Woofer (When I Consider the African-American)
When I consider the much discussed dilemma
of the African-American, I think not of the diasporic
middle passing, unchained, juke, jock, and jiving
sons and daughters of what sleek dashikied poets
and tether fisted Nationalists commonly call Mother
Africa, but of an ex-girlfriend who was the child
of a black-skinned Ghanaian beauty and Jewish-
American, globetrotting ethnomusicologist.
I forgot all my father’s warnings about meeting women
at bus stops (which is the way he met my mother)
when I met her waiting for the rush hour bus in October
because I have always been a sucker for deep blue denim
and Afros and because she spoke so slowly
when she asked the time. I wrote my phone number
in the back of the book of poems I had and said
something like “You can return it when I see you again”
which has to be one of my top two or three best
pickup lines ever. If you have ever gotten lucky
on a first date you can guess what followed: her smile
twizzling above a tight black v-neck sweater, chatter
on my velvet couch and then the two of us wearing nothing
but shoes. When I think of African-American rituals
of love, I think not of young, made-up unwed mothers
who seek warmth in the arms of any brother
with arms because they never knew their fathers
(though that could describe my mother), but of that girl
and me in the basement of her father’s four story Victorian
making love among the fresh blood and axe
and chicken feathers left after the Thanksgiving slaughter
executed by a 3-D witchdoctor houseguest (his face
was starred by tribal markings) and her ruddy American
poppa while drums drummed upstairs from his hi-fi woofers
because that’s the closest I’ve ever come to anything
remotely ritualistic or African, for that matter.

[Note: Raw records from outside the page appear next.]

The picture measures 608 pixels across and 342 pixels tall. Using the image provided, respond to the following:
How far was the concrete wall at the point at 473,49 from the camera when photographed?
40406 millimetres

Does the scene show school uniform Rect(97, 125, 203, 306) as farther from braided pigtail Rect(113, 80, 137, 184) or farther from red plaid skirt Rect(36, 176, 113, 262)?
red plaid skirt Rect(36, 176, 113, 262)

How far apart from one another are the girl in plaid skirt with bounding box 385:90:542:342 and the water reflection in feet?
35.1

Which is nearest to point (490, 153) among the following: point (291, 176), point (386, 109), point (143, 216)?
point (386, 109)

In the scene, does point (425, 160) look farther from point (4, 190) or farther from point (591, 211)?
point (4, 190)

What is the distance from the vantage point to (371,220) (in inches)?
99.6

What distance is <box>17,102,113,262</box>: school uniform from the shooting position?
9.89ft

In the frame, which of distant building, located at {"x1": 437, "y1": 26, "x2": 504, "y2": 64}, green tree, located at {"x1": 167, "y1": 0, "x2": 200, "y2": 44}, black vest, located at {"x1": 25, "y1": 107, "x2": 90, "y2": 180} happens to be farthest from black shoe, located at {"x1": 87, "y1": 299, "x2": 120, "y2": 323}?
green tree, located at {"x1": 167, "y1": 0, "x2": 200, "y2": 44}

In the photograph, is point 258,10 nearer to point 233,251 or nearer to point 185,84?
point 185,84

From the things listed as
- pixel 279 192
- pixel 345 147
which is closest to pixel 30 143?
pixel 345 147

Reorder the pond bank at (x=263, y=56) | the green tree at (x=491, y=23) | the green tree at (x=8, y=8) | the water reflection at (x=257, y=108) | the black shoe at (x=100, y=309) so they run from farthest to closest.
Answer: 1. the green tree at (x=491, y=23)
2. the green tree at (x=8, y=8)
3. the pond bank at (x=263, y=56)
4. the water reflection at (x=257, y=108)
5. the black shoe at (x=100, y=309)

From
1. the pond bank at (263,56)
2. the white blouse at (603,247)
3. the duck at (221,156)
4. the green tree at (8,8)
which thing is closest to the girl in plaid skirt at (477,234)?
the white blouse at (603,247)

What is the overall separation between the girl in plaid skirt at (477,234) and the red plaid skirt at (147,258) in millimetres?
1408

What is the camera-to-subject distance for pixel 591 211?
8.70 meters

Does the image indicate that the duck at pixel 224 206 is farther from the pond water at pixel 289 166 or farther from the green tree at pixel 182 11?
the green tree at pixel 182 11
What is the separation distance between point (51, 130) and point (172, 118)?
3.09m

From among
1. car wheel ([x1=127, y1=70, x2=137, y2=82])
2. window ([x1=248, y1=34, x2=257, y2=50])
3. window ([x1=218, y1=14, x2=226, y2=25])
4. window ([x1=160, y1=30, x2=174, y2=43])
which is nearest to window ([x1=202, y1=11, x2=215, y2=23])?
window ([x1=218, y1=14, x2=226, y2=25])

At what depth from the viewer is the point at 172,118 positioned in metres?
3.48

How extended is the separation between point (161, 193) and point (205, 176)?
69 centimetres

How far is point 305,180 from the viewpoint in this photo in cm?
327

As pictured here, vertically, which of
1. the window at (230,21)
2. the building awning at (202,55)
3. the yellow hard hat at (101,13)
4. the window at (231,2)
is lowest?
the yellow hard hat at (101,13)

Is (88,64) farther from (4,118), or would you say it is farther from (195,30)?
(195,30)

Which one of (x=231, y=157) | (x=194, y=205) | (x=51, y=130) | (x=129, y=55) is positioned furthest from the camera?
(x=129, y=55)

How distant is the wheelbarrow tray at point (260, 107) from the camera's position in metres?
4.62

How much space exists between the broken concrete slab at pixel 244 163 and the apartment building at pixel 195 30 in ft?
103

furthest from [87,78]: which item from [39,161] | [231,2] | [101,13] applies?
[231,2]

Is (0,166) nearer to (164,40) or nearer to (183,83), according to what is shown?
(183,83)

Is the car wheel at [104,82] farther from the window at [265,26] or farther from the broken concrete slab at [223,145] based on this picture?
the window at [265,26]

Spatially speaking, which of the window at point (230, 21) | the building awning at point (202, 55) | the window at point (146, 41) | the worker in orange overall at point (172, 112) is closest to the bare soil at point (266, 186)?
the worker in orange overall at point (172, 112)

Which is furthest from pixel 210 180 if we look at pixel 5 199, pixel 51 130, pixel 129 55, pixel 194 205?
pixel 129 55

We were quiet enough to hear their chatter
between the drums and the scraping of their chairs
at the table above us and the footsteps of anyone
approaching the basement door and it made
our business sweeter, though I’ll admit I wondered
if I’d be cursed for making love under her father’s nose
or if the witchdoctor would sense us and then cast a spell.
I have been cursed, broken hearted, stunned, frightened
and bewildered, but when I consider the African-American
I think not of the tek nines of my generation deployed
by madness or that we were assigned some lousy fate
when God prescribed job titles at the beginning of Time
or that we were too dumb to run the other way
when we saw the wide white sails of the ships
since given the absurd history of the world, everyone
is a descendant of slaves (which makes me wonder
if outrunning your captors is not the real meaning of Race?).
I think of the girl’s bark colored, bi-continental nipples
when I consider the African-American.
I think of a string of people connected one to another
and including the two of us there in the basement
linked by a hyphen filled with blood;
linked by a blood filled baton in one great historical relay.